Bir süredir konuşulan erken seçim neredeyse geldi çattı. Siyasi partilerin vaatleri, yürüttükleri seçim kampanyaları aralıksız devam ediyor. Diğer taraftan da işçilerin yaşadığı sorunlar katmerlenerek devam ediyor. Artan işsizlik, ağır çalışma koşulları, sendikalaşmanın önündeki engeller, iş cinayetleri ve geçim zorluğu onları “büyüyen, güçlü Türkiye” söylemini sorgulayacak duruma getiriyor. Bazı noktalarda “yeter artık, tamam” dedirtiyor. Benim de çalıştığım metal fabrikasından yansıyanlar şöyle:
Ahmet ağabey: Ben bu fabrikaya 2002’de girdim. O zamanlar asgari ücret 184 lira idi. Dolar 1,69 civarındaydı. Kendi yağımızda kavruluyor, bazen fazla mesailere kalıyorduk. Ufaktan da olsa o ay için elimiz biraz rahatlıyordu. Hükümet yeniydi ve umut vaat ediyordu. Bizler de inanıyorduk. Büyürse ülkemiz, gelişirse, bize de elbet verilir bir pay. Bunun hayaliyle yıllarca çalıştım, didindim. Ben de oy verdim hükümete, hem de defalarca. Şimdi bakıyorum yıl olmuş 2018, asgari ücret 1603 lira ve dolar 4,75 benim ödediğim ev kirası 800 lira. Ben hesaplayamadım büyüyen, gelişen Türkiye’den benim payıma düşeni. Çünkü yok öyle bir pay ortada. Var ise kim aldı? Asgari ücretin neresinde bu pay? Ben niye göremiyorum? Hesabınız kuvvetliyse bir de siz deneyin. Bunca yıldır gördüğüm şey şu; kandırılıyoruz, kullanılıyoruz. Her şeyden evvel yok sayılıyoruz! Oysa biziz üreten, alın teri döken bunu bize reva görenlere söylüyorum: “Artık Yeter, Tamam!”
Salih ağabey: 11 yıldır metal işçisiyim. İş kazası da geçirdim, meslek hastalığına da yakalandım. Sendikalaşmak istediğimiz için arkadaşlarımla birlikte işten de atıldık, dayak da yedik. Varın siz söyleyin; benim hakkımı patrondan kendisi sormayan, ben sormaya çalıştıkça önümde engel teşkil eden, eskiden kazanılmış hakkım olan kıdem tazminatını defalarca gasp etmeye girişenlere ben nasıl oy verebilirim? Bu yüzden söylüyorum. Sizler de güç katın bu sesi yükseltelim: “Artık Yeter, Tamam!”

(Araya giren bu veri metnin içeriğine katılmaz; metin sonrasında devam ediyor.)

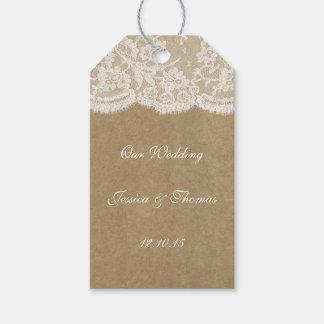 Las etiquetas de la colección del boda de Kraft y Etiquetas Para Regalos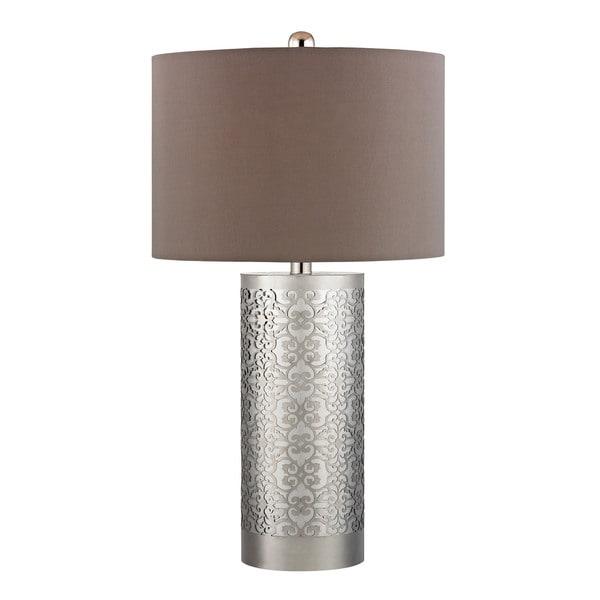 Bradstreet Metal Filagree 1-light Table Lamp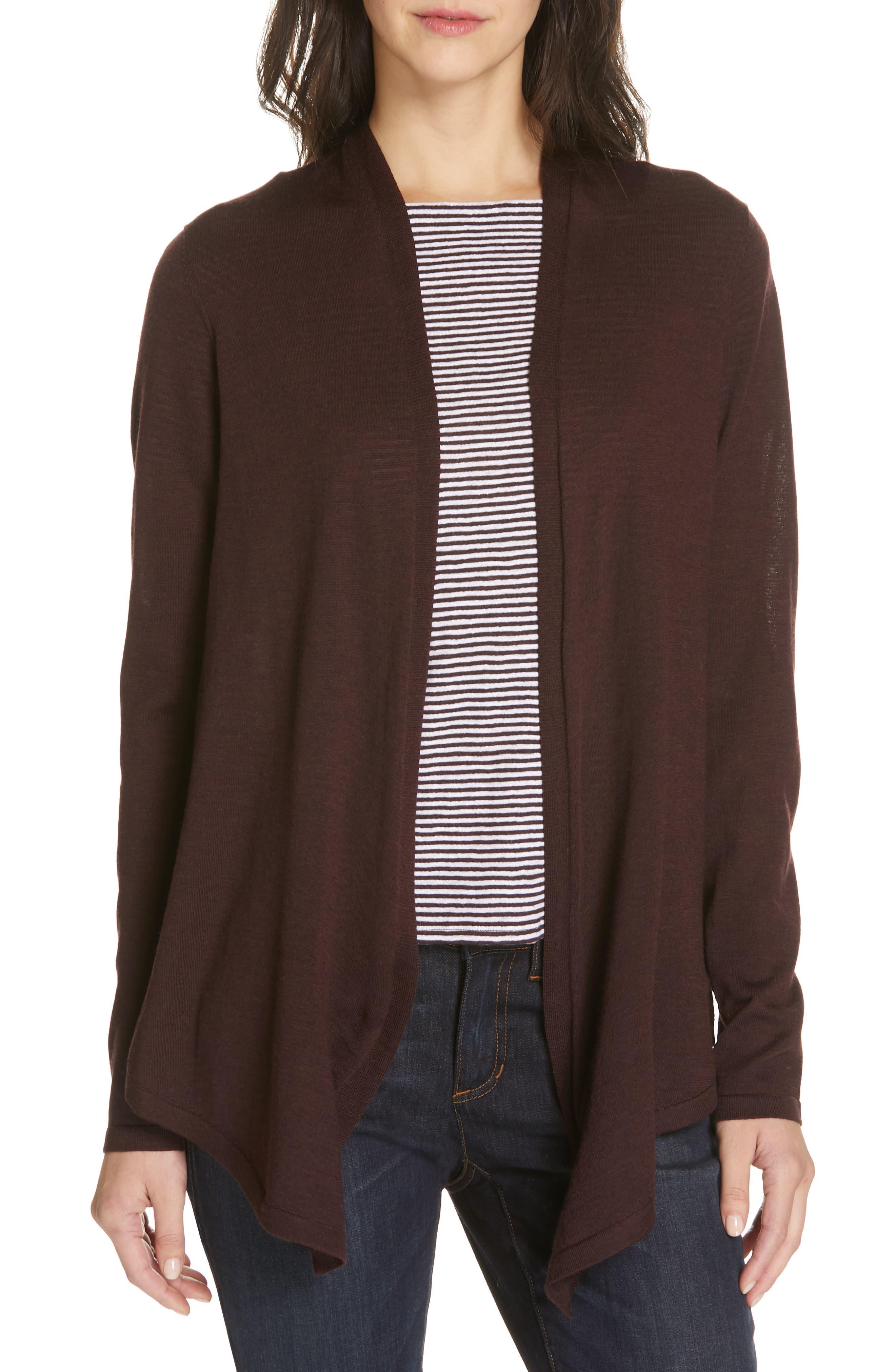 Petite Eileen Fisher Merino Wool Straight Cardigan, Purple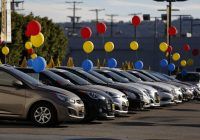 Cars for Sale Dealer New September U S Auto Sales Decline Despite Dealer Discounts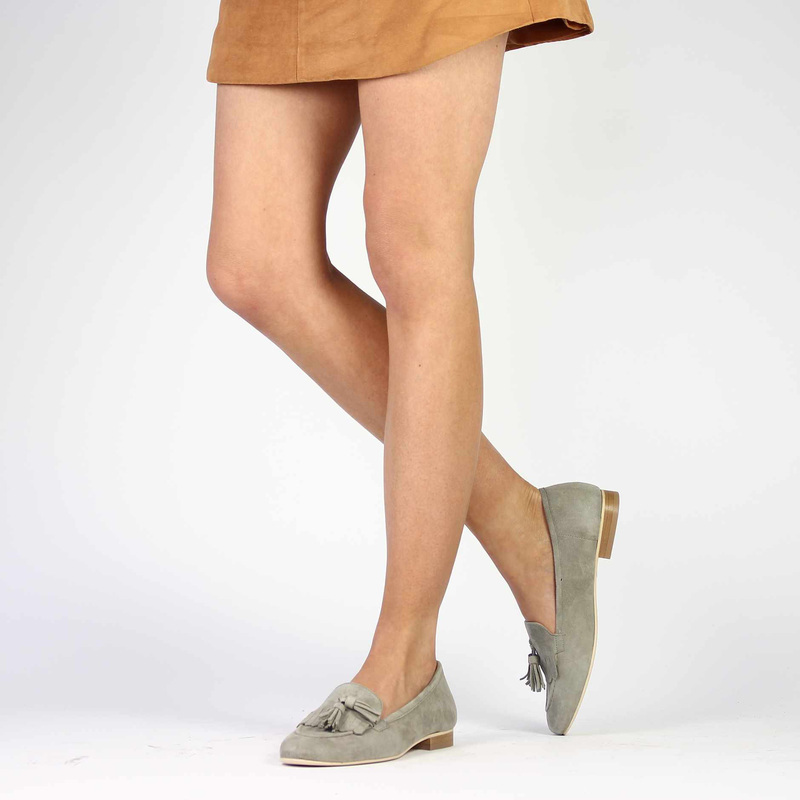 Chaussure Myma 3000 gris couleur taupe - vue 0
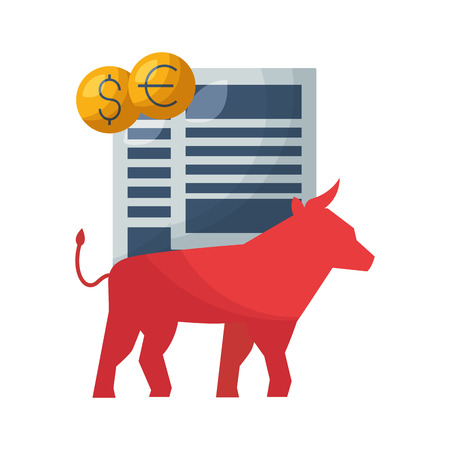 bull report money stock market vector illustration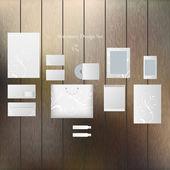 Website template elements — Stock Vector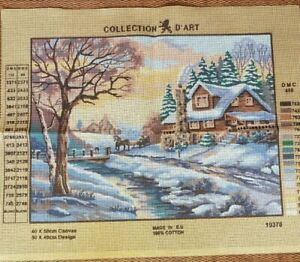 Collection D'art Winter Cottage Needlepoint Tapestry Canvas #10370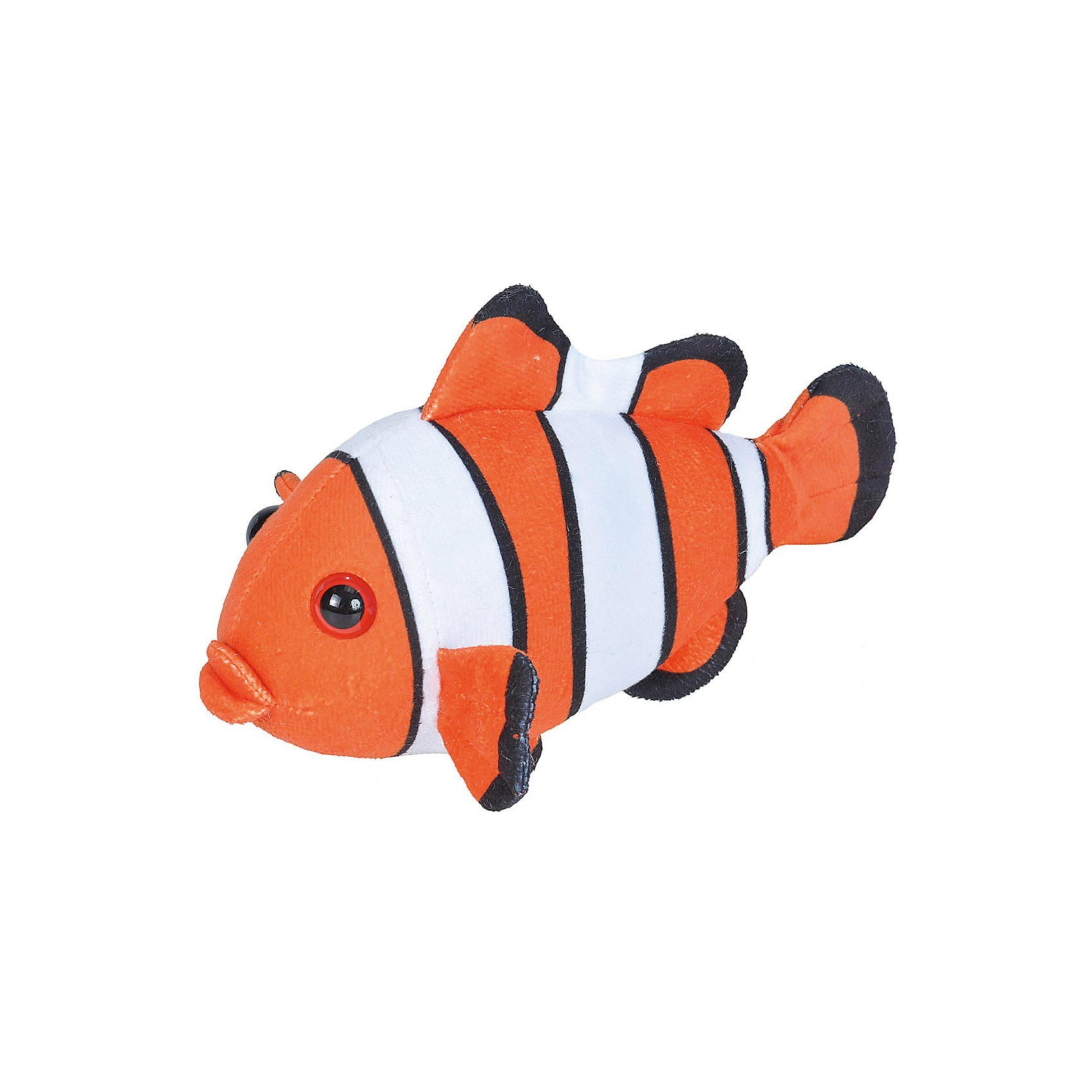 WILD REPUBLIC    SEA CRITTERS Clownfisch 20cm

Nurcan abla: Uzun yıllardır süren işçilik hayatımda gördüklerim, benim hangi sınıftan olduğumu, kiminle nasıl mücadele etmek gerektiğini kavramamı sağladı. Kadınların çalışma koşulları, toplum içindeki statüleri, hep erkeğe göre bir adım geriden gelmekle sınırlı kalıyor. Oysa bizler de üreteniz, hayatı var edenleriz, erkek işçi kardeşlerimizle birlikte. Greve de beraber çıkarız, fabrika içinde de beraber çalışırız. Aynı sofrada yemek yeriz. Ortaktır sevincimiz, kederimiz. Biz kadın emekçileri yok sayan, üç beş çocuk siparişi verip eve mahkûm etmek isteyen, her anlamda gelişmemizin önünü kapatan ve kadına yönelik şiddeti körükleyen, cinayetlerin üstünü örten, meşru göstermeye çalışan tepedekilere, bütün ezilen, emeği yok sayılan kadınlar adına sesleniyorum: “Artık Yeter, Tamam!”
Biz biliyoruz ki işçi sınıfı kadınıyla erkeğiyle bir bütün, kocaman ve güçlü bir sınıftır. Ve bunun bilincinde olduğu sürece de birlikte mücadele ederek kazanacaktır. Yeter ki doğru safta örgütlenmeyi ve mücadele etmeyi bilsin! O zaman yıkılacaktır haramilerin saltanatı. Bu yüzden bu kadar güçlü çıkıyor ağzımızdan: “ARTIK YETER, TAMAM!”